Punk is only one edge of Dove Lady’s experimental territory on One. Throughout the album, they transition from post-hardcore to jazz, and even to a moment of R&B smoothness on “Carl Salesman.” And when they do get loud, the duo never fully loses control. Rhythmic and tight all the way through, they only skirt the edges of chaos before dissolving into calm—a move that's as exciting as total mayhem. Dove Lady are masters of tension and release.

Such mood swings happen not only in the sound, but also in the lyrics. “In essence,” Dove Lady said in an interview with GoldFlakePaint, “One is about accepting and forgiving one’s self for all of life’s mistakes; it is a sonic representation of moving on from the past and into the present.” Naturally, that is a fraught process. The album reflects that in moments of anxiety: “I'm scared of the way that you might look at me If you hear what I’m thinking / I’m tired of uncertainty,” they sing on “What’s Wrong Roberta,” and “Sometimes I get so lonely and I don’t know” on “Carl Salesman.” For all of its musical trickery, One’s sentiments are delightfully earnest.

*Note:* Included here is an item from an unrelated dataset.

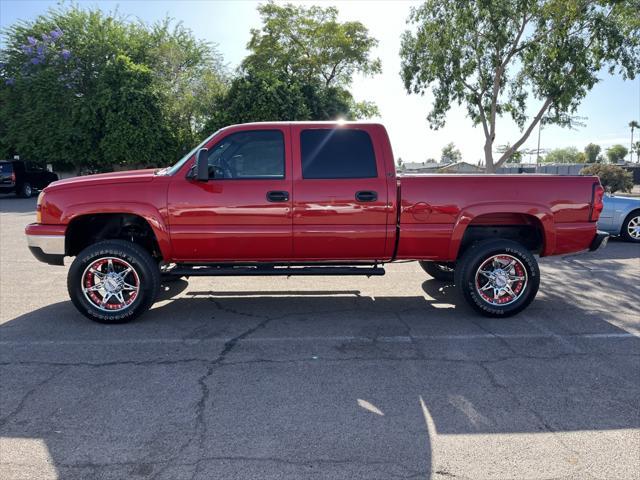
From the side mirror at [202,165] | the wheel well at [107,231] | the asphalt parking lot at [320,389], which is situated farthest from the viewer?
the wheel well at [107,231]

And Dove Lady is never more delightful and earnest than in the moments of catharsis that lend the album a feeling of simultaneous gravity and lightness. “It’s time / Won’t be long / ‘Til I’m comfortable,” they sing over a catchy guitar melody in the appropriately named “Uplifting Song.” At the end, the track reaches a satisfying release with the line, “It’ll all be ok.” And just as One begins with the roar of guitar, it ends with another loud statement. “Anything that I want / I can get if I try,” they sing on the closing track, “Boar Switch,” before the instruments and vocals swell, coming closer to spilling over into chaos than anywhere else on the album.

A product of their city but with a strong sense of their own sound, Dove Lady makes music how they want to.